It’s hard to argue with Marks’ assessment. Life began to move quickly after she turned her attention back to surfing at the age of 10. The following year, she won the Under-12 Surfing America Prime, the U.S. top amateur title. At 13, she became the youngest competitor on the pro circuit.
Seventeen titles would follow, including back-to-back National Scholastic Surfing Association titles in 2014–2015, the 2015 and 2106 Vans U.S. Open Pro Junior Championships and the 2016 ISA Under-16 Championship.
In August 2016, the International Olympic Committee (IOC) approved the addition of surfing (as well as baseball/softball, karate, skateboarding and sports climbing) to the Olympic program for the Tokyo Games. Because all new disciplines added to the games must have events for men and women, women’s surfing, which had been building, was about to crest.
Marks broke out in 2018, her first year on the Championship Tour. She was named Rookie of The Year and finished with a world No. 7 ranking.
In September 2018, the World Surf League (WSL) announced equal prize money for men and women for WSL-controlled events beginning with the 2019 season. And on December 1, 2019, Marks, then 17, made history as she advanced to the quarterfinals of the Maui Pro, the WSL’s Women’s Championship Tour season-ender. Along with Carissa Moore, Marks provisionally clinched her spot on the U.S. Surfing Olympic team.

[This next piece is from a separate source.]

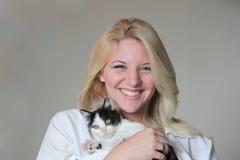 猫微笑的妇女 库存照片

USA Surfing CEO Greg Cruse has said Team USA TISI was the hardest Olympic team in the world to make for women surfers. What did he mean by that? Well, to start, in December 2019, the top three surfers in the WSL rankings were all American—but only two surfers per gender can represent their nation at the Games.
“I had to get second in the world to make the Olympics,” Marks, who ultimately finished behind fellow American and surfing veteran Moore for the world title, said. American Lakey Peterson had come into the season finale at the Maui Pro ranked No. 2 in the world, but losing in the Round of 16 eliminated her from Olympic qualification.
“It was a massive day,” Marks said. “You work hard all year, and it all came down to one heat or one wave. If you get third in the world, which is so hard to do, you don’t get to go to the Olympics.”
That’s Caroline is about all of that—Marks’ journey from turning pro to being invited to the Championship Tour to rising up the world rankings and, eventually, punching her ticket to Tokyo. And its release Wednesday coincides with the official 100 Days Out mark to this summer’s Games.
But in some ways, it’s about none of that. At its core, the 21-minute film is about Caroline Marks, the sister, the daughter, the daredevil, the goofball, the friend. Packed with archival footage of Marks carving the waves as a child—in addition to horseback riding, zooming around on dirtbikes, and generally spending every waking moment outdoors—That’s Caroline is a window into what made Marks who she is today: a fierce competitor, a loyal friend, a loving sister and daughter…and a future Olympian.
“I don’t think I’ve ever put out something that’s not just a surf edit. There’s not even that much surfing in it,” Marks said.
“It’s me with my friends and with my family. It shows how I grew up, just a little surf rat from Florida. And it really shows what it was like qualifying for the Olympics. That was one of the biggest, if not the biggest, accomplishments in my career, and it’s captured on camera. It gives me chills talking about it. It means so much to me and I worked so hard to get there.”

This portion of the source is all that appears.